You are viewing a plain text version of this content. The canonical link for it is here.
Posted to issues@hawq.apache.org by "Ruilong Huo (JIRA)" <ji...@apache.org> on 2016/01/04 03:38:39 UTC
[jira] [Created] (HAWQ-300) Out of memory during loading large
volume data on large cluster with YARN mode
Ruilong Huo created HAWQ-300:
--------------------------------
Summary: Out of memory during loading large volume data on large cluster with YARN mode
Key: HAWQ-300
URL: https://issues.apache.org/jira/browse/HAWQ-300
Project: Apache HAWQ
Issue Type: Bug
Components: Resource Manager
Reporter: Ruilong Huo
Assignee: Lei Chang
It errors out with out of memory during loading large volume data on large cluster with YARN mode.
{noformat}
INSERT INTO retail_demo.Orders (
Order_ID
, Customer_ID
, Store_ID
, Order_Datetime
, Ship_Completion_Datetime
, Return_Datetime
, Refund_Datetime
, Payment_Method_Code
, Total_Tax_Amount
, Total_Paid_Amount
, Total_Item_Quantity
, Total_Discount_Amount
, Coupon_Code
, Coupon_Amount
, Order_Canceled_Flag
, Has_Returned_Items_Flag
, Has_Refunded_Items_Flag
, Fraud_Code
, Fraud_Resolution_Code
, Billing_Address_Line1
, Billing_Address_Line2
, Billing_Address_Line3
, Billing_Address_City
, Billing_Address_State
, Billing_Address_Postal_Code
, Billing_Address_Country
, Billing_Phone_Number
, Customer_Name
, Customer_Email_Address
, Ordering_Session_ID
, Website_URL
)
SELECT Order_ID AS Order_ID
, MAX(Customer_ID) AS Customer_ID
, MAX(Store_ID) AS Store_ID
, MIN(Order_Datetime) AS Order_Datetime
, MAX(Ship_Datetime) AS Ship_Completion_Datetime
, MIN(item_Return_Datetime) AS Return_Datetime
, MIN(item_Refund_Datetime) AS Refund_Datetime
, MAX(Payment_Method_Code) AS Payment_Method_Code
, SUM(Tax_Amount) AS Total_Tax_Amount
, SUM(Item_Quantity * Item_Price) AS Total_Paid_Amount
, SUM(Item_Quantity) AS Total_Item_Quantity
, SUM(Discount_Amount) AS Total_Discount_Amount
, MAX(Coupon_Code) AS Coupon_Code
, MAX(Coupon_Amount) AS Coupon_Amount
, CASE WHEN SUM(CASE WHEN item_Return_Datetime IS NOT NULL OR item_Refund_Datetime IS NOT NULL THEN 1 ELSE 0 END) = COUNT(*) THEN 'Y' ELSE 'N' END AS Order_Canceled_Flag
, CASE WHEN MAX(item_Return_Datetime) IS NOT NULL THEN 'Y' ELSE 'N' END AS Has_Returned_Items_Flag
, CASE WHEN MAX(item_Refund_Datetime) IS NOT NULL THEN 'Y' ELSE 'N' END AS Has_Refunded_Items_Flag
, CASE SUBSTRING(order_id FOR 2 FROM 2)
WHEN 96 THEN 'Stolen Card'
WHEN 97 THEN 'Compromised Account'
WHEN 98 THEN 'Gift Certificate Abuse'
WHEN 99 THEN 'Researching'
ELSE NULL
END AS Fraud_Code
, CASE WHEN SUBSTRING(order_id FOR 2 FROM 2) > 95
THEN CASE SUBSTRING(order_id FOR 1 FROM 6)
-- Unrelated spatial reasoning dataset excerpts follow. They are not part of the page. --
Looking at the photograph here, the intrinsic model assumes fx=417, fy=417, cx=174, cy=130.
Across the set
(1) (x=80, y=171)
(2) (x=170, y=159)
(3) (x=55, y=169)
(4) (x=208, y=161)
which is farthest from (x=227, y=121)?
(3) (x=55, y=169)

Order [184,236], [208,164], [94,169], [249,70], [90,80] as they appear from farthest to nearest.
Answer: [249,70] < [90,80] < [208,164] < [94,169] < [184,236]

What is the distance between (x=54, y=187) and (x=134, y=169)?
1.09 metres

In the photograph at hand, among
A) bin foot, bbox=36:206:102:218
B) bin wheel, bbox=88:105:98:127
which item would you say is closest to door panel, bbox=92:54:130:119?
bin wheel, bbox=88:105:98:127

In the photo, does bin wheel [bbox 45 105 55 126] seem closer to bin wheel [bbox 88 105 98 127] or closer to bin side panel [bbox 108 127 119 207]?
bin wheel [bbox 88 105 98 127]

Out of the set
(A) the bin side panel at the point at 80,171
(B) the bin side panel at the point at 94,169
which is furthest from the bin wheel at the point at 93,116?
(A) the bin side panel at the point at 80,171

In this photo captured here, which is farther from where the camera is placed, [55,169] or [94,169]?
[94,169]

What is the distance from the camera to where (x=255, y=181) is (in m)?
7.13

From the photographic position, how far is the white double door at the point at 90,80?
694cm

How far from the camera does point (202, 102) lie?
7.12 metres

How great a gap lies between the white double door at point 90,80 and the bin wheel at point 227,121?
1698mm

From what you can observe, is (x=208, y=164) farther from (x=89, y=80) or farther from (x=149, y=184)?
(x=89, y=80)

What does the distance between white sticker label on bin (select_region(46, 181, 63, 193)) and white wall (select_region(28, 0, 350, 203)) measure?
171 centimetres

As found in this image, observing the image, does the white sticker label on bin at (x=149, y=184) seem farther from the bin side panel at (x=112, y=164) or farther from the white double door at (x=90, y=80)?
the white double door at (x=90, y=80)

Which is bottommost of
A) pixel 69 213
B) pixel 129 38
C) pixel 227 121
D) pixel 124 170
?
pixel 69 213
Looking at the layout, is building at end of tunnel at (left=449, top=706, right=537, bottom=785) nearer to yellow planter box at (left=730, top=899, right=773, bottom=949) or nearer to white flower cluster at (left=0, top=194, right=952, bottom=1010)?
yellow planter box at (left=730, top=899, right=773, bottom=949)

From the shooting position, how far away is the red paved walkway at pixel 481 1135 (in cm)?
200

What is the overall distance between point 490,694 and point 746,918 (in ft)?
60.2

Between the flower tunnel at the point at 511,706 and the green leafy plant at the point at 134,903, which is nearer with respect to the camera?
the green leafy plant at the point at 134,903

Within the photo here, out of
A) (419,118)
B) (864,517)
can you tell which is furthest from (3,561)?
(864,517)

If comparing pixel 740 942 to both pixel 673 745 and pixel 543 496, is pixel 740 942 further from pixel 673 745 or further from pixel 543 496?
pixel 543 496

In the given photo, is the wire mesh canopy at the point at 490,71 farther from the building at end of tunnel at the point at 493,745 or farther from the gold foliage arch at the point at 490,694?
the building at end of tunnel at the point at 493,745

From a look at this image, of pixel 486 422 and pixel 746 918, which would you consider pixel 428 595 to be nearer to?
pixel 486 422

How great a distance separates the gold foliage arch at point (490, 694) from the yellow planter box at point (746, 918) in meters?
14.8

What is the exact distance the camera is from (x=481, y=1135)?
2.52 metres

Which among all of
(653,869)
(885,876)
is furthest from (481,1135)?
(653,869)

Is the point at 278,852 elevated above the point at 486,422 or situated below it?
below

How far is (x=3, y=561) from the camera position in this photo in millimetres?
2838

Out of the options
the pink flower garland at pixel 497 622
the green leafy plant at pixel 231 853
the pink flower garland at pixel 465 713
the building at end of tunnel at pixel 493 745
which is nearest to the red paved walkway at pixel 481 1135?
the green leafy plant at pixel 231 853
WHEN 5 THEN 'Resolved - Account Canceled'
WHEN 6 THEN 'Resolved - No Fraud'
WHEN 7 THEN 'Resolved - Order Canceled'
WHEN 8 THEN 'Resolved - Authorities Notified'
ELSE 'In Progress'
END
ELSE NULL
END AS Fraud_Resolution_Code
, MAX(ship_Address_Line1) AS Billing_Address_Line1 -- Need to change this to a window function for first ship address as the billing address
, MAX(ship_Address_Line2) AS Billing_Address_Line2
, MAX(ship_Address_Line3) AS Billing_Address_Line3
, MAX(ship_Address_City) AS Billing_Address_City
, MAX(ship_Address_State) AS Billing_Address_State
, MAX(ship_Address_Postal_Code) AS Billing_Address_Postal_Code
, MAX(ship_Address_Country) AS Billing_Address_Country
, MAX(ship_Phone_Number) AS Billing_Phone_Number
, MAX(ship_Customer_Name) AS Customer_Name
, MAX(ship_Customer_Email_Address) AS Customer_Email_Address
, MAX(Ordering_Session_ID) AS Ordering_Session_ID
, MAX(Website_URL) AS Website_URL
FROM retail_demo.order_lineitems
GROUP BY order_id
;
psql:/home/gpadmin/lsp/load/retaildw/gen_facts.sql:100: ERROR: Canceling query because of high VMEM usage. Used: 18436MB, available 2044MB, red zone: 18432MB (runaway_cleaner.c:152) (seg5312 test38.ic:40000 pid=416630) (dispatcher.c:1701)
{noformat}
--
This message was sent by Atlassian JIRA
(v6.3.4#6332)